DOCUMENT:
Danish Language Blog

Verbs With Muscles: Learning Danish Through English Part III Posted by on Nov 3, 2011 in Grammar

Great Dane K02

Strangely, Danes use the French name for the Great Dane: grand danois.

As we’ve seen, Danish and English share en god del (a good deal) of common vocabulary. This should make it easy for English-speakers to find a footing in the language. The flip side is, of course, that the gates are opened for false friends and stuff. Now let’s look at another joint venture: verbs.

Verbs are parts of speech that mark action or state. (Giving the other phrase elements a time frame – nouns like ’dog’ or adjectives like ’red’ are pretty timeless.) In dictionaries they are usually listed in the infinitive (an uninflected ’basic’ form), which in English is sometimes introduced by the little word ’to’: I like to dance, I’m afraid to swim. Danish also has an infinitive marker, which is at: Jeg kan lide at danse, jeg er bange for at svømme. (In the spoken language – save in very formal settings – this at it is usually pronounced like the word og ’and’, that is, more or less an å sound.)

RECORD LIST:
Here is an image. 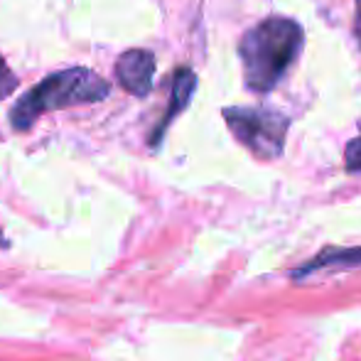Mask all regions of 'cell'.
Masks as SVG:
<instances>
[{
	"label": "cell",
	"instance_id": "1",
	"mask_svg": "<svg viewBox=\"0 0 361 361\" xmlns=\"http://www.w3.org/2000/svg\"><path fill=\"white\" fill-rule=\"evenodd\" d=\"M305 47V32L290 18H266L241 37L238 57L246 86L256 94H268L295 64Z\"/></svg>",
	"mask_w": 361,
	"mask_h": 361
},
{
	"label": "cell",
	"instance_id": "2",
	"mask_svg": "<svg viewBox=\"0 0 361 361\" xmlns=\"http://www.w3.org/2000/svg\"><path fill=\"white\" fill-rule=\"evenodd\" d=\"M109 91V81L101 79L91 69H64V72H57L39 81L35 89H30L27 96L20 99L10 111V123L18 130H27L42 114L79 104H96V101H104Z\"/></svg>",
	"mask_w": 361,
	"mask_h": 361
},
{
	"label": "cell",
	"instance_id": "3",
	"mask_svg": "<svg viewBox=\"0 0 361 361\" xmlns=\"http://www.w3.org/2000/svg\"><path fill=\"white\" fill-rule=\"evenodd\" d=\"M224 121L233 138L261 160H276L286 147L290 121L283 114L261 106H231L224 109Z\"/></svg>",
	"mask_w": 361,
	"mask_h": 361
},
{
	"label": "cell",
	"instance_id": "4",
	"mask_svg": "<svg viewBox=\"0 0 361 361\" xmlns=\"http://www.w3.org/2000/svg\"><path fill=\"white\" fill-rule=\"evenodd\" d=\"M116 76L126 91L133 96H145L155 76V54L147 49H128L116 62Z\"/></svg>",
	"mask_w": 361,
	"mask_h": 361
},
{
	"label": "cell",
	"instance_id": "5",
	"mask_svg": "<svg viewBox=\"0 0 361 361\" xmlns=\"http://www.w3.org/2000/svg\"><path fill=\"white\" fill-rule=\"evenodd\" d=\"M195 89H197V76H195V72H192V69H187V67L177 69L175 79H172V99H170V106H167L165 118H162L160 126L155 128V135H152V145L160 143V138H162V133H165L167 126H170L172 121H175L177 114H182V111L187 109V104L192 101V94H195Z\"/></svg>",
	"mask_w": 361,
	"mask_h": 361
},
{
	"label": "cell",
	"instance_id": "6",
	"mask_svg": "<svg viewBox=\"0 0 361 361\" xmlns=\"http://www.w3.org/2000/svg\"><path fill=\"white\" fill-rule=\"evenodd\" d=\"M344 268V266H361V248H324L319 256H314L310 263H305L300 271L293 273V278H302L307 273H314L319 268Z\"/></svg>",
	"mask_w": 361,
	"mask_h": 361
},
{
	"label": "cell",
	"instance_id": "7",
	"mask_svg": "<svg viewBox=\"0 0 361 361\" xmlns=\"http://www.w3.org/2000/svg\"><path fill=\"white\" fill-rule=\"evenodd\" d=\"M15 89H18V76H15L13 69L8 67V62L0 57V101L8 99Z\"/></svg>",
	"mask_w": 361,
	"mask_h": 361
},
{
	"label": "cell",
	"instance_id": "8",
	"mask_svg": "<svg viewBox=\"0 0 361 361\" xmlns=\"http://www.w3.org/2000/svg\"><path fill=\"white\" fill-rule=\"evenodd\" d=\"M344 167H347V172H361V135L347 143V150H344Z\"/></svg>",
	"mask_w": 361,
	"mask_h": 361
},
{
	"label": "cell",
	"instance_id": "9",
	"mask_svg": "<svg viewBox=\"0 0 361 361\" xmlns=\"http://www.w3.org/2000/svg\"><path fill=\"white\" fill-rule=\"evenodd\" d=\"M354 35H357V42L361 47V0H357V18H354Z\"/></svg>",
	"mask_w": 361,
	"mask_h": 361
},
{
	"label": "cell",
	"instance_id": "10",
	"mask_svg": "<svg viewBox=\"0 0 361 361\" xmlns=\"http://www.w3.org/2000/svg\"><path fill=\"white\" fill-rule=\"evenodd\" d=\"M0 246H3V233H0Z\"/></svg>",
	"mask_w": 361,
	"mask_h": 361
}]
</instances>
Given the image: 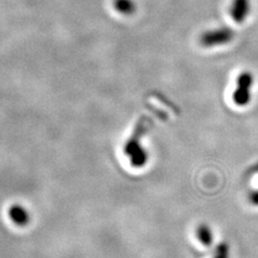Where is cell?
<instances>
[{
  "label": "cell",
  "instance_id": "obj_1",
  "mask_svg": "<svg viewBox=\"0 0 258 258\" xmlns=\"http://www.w3.org/2000/svg\"><path fill=\"white\" fill-rule=\"evenodd\" d=\"M255 79L251 71H242L237 77L236 88L232 93V100L237 107H247L252 101Z\"/></svg>",
  "mask_w": 258,
  "mask_h": 258
},
{
  "label": "cell",
  "instance_id": "obj_2",
  "mask_svg": "<svg viewBox=\"0 0 258 258\" xmlns=\"http://www.w3.org/2000/svg\"><path fill=\"white\" fill-rule=\"evenodd\" d=\"M235 31L228 27H220L205 31L200 37V44L205 47H217L230 43L235 39Z\"/></svg>",
  "mask_w": 258,
  "mask_h": 258
},
{
  "label": "cell",
  "instance_id": "obj_3",
  "mask_svg": "<svg viewBox=\"0 0 258 258\" xmlns=\"http://www.w3.org/2000/svg\"><path fill=\"white\" fill-rule=\"evenodd\" d=\"M251 0H231L228 8L230 19L237 23H244L251 14Z\"/></svg>",
  "mask_w": 258,
  "mask_h": 258
},
{
  "label": "cell",
  "instance_id": "obj_4",
  "mask_svg": "<svg viewBox=\"0 0 258 258\" xmlns=\"http://www.w3.org/2000/svg\"><path fill=\"white\" fill-rule=\"evenodd\" d=\"M197 239L201 244L206 246H210L213 242V232L208 225H200L196 230Z\"/></svg>",
  "mask_w": 258,
  "mask_h": 258
},
{
  "label": "cell",
  "instance_id": "obj_5",
  "mask_svg": "<svg viewBox=\"0 0 258 258\" xmlns=\"http://www.w3.org/2000/svg\"><path fill=\"white\" fill-rule=\"evenodd\" d=\"M114 7L119 13L125 15L132 14L136 10V7L133 0H115Z\"/></svg>",
  "mask_w": 258,
  "mask_h": 258
},
{
  "label": "cell",
  "instance_id": "obj_6",
  "mask_svg": "<svg viewBox=\"0 0 258 258\" xmlns=\"http://www.w3.org/2000/svg\"><path fill=\"white\" fill-rule=\"evenodd\" d=\"M213 258H229V247L227 244H221L217 246Z\"/></svg>",
  "mask_w": 258,
  "mask_h": 258
}]
</instances>
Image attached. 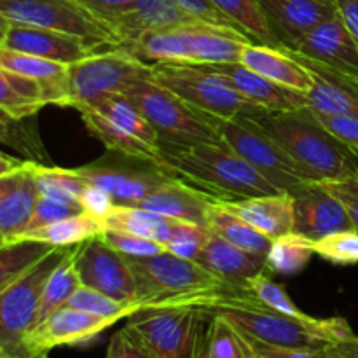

JOBS:
[a] Return the part of the blog post on Danish verbs that runs between "Danish Language Blog" and "Dane: grand danois.", inclusive, copied word for word.
[b] Resume the blog post on Danish and English verbs, writing on from its final sentence.

RESULTS OF THE TASKS:
[a]
Danish Language Blog

Verbs With Muscles: Learning Danish Through English Part III Posted by on Nov 3, 2011 in Grammar

Great Dane K02

Strangely, Danes use the French name for the Great Dane: grand danois.

[b]
Very well, let’s move on to inflection! Just like English, Danish has two classes of verbs: strong and weak. This wording is basically a way of saying that some verbs (the weak ones) can’t make it ”on their own”, they have to get the help of an ending in order to refer to past actions and states. In English, this ending is -ed, which has nearly identical twins in the Danish endings -ede and -et: I dance, I danced, I have danced. Jeg danser, jeg dansede, jeg har danset.

The strong verbs are more like chameleons in that they change their ”colour” rather than having something added. The strong verbs can be a real nightmare for foreign learners of English, who have to rehearse: begin – began – begun; bite – bit – bit; break – broke – broken, and so on and on. But English-speakers learning Danish should just relax. There are fewer strong verbs in Danish, and an awful lot of them are almost identical to the English ones: bide – bed – har bidt (to bite), skyde – skød – skudt (to shoot), synge – sang – har sunget (to sing), etc.

One very important difference between the English and the Danish use of verbs is, however, that the -ing form (present participle, as in I am talking to you) hardly exists in Danish. Yes, there is -ende, which is used to make adjective-like participles out of regular verbs: thus en dansende hund means ’a dancing dog’. But only bad translators from English would ever say things like hunden er dansende ’the dog is dancing’! In Danish, we just use the simple verb form. Thus hunden danser could mean either ’the dog dances’ or ’the dog is dancing’, depending on the context.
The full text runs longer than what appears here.